Getting started with Milvus cluster and K8s
Introduction
Milvus is a distributed vector database that aims to store, index and manage massive embedding vectors. Its ability to efficiently index and search through trillions of vectors makes Milvus a go-to choice for AI and machine learning workloads.
Kubernetes (K8s), on the other hand, excels in managing and scaling containerized applications. It provides features like auto-scaling, self-healing, and load balancing, which are crucial for maintaining high availability and performance in production environments.
Why Use Them Together?
K8s can automatically scale the Milvus clusters based on the workload. As your data grows or the number of queries increases, K8s can spin up more Milvus instances to handle the load, ensuring your applications remain responsive.
One of the standout features of K8s is its horizontal scaling, which makes expanding your Milvus cluster a breeze. As your dataset grows, K8s effortlessly accommodates this growth, making it a straightforward and efficient solution.
In addition, the ability to handle queries also scales horizontally with K8s.
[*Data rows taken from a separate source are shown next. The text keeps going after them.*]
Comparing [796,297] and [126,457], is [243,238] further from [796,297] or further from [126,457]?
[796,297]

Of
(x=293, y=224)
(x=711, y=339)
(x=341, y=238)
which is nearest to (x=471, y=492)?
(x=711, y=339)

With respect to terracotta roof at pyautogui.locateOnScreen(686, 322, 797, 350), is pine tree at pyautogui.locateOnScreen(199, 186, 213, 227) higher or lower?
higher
As the query load increases, K8s can deploy more Milvus instances to handle the increased similarity search queries, ensuring low latency responses even under heavy loads.
Prerequisites & Setting Up K8s
Prerequisites
Docker - Ensure Docker is installed on your system.
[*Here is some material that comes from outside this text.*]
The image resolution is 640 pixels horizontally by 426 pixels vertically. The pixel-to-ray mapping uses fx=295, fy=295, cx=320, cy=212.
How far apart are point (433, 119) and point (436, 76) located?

Kubernetes - Have a Kubernetes cluster ready. You can use
minikube
for local development or a cloud provider’s Kubernetes service for production environments.Helm - Install Helm, a package manager for Kubernetes, to help you manage Kubernetes applications, you can check our documentation to see how to do that https://milvus.io/docs/install_cluster-helm.md
Kubectl - Install
kubectl
, a command-line tool for interacting with Kubernetes clusters, to deploy applications, inspect and manage cluster resources, and view logs.
Setting Up K8s
After installing everything needed to run a K8s cluster, and if you used minikube
, start your cluster with:
minikube start
Check the status of your K8s cluster with:
kubectl cluster-info
Deploying Milvus on K8s
For this deployment, we’re opting for Milvus in cluster-mode to leverage its full distributed capabilities. We’ll be using Helm, to streamline the installation process.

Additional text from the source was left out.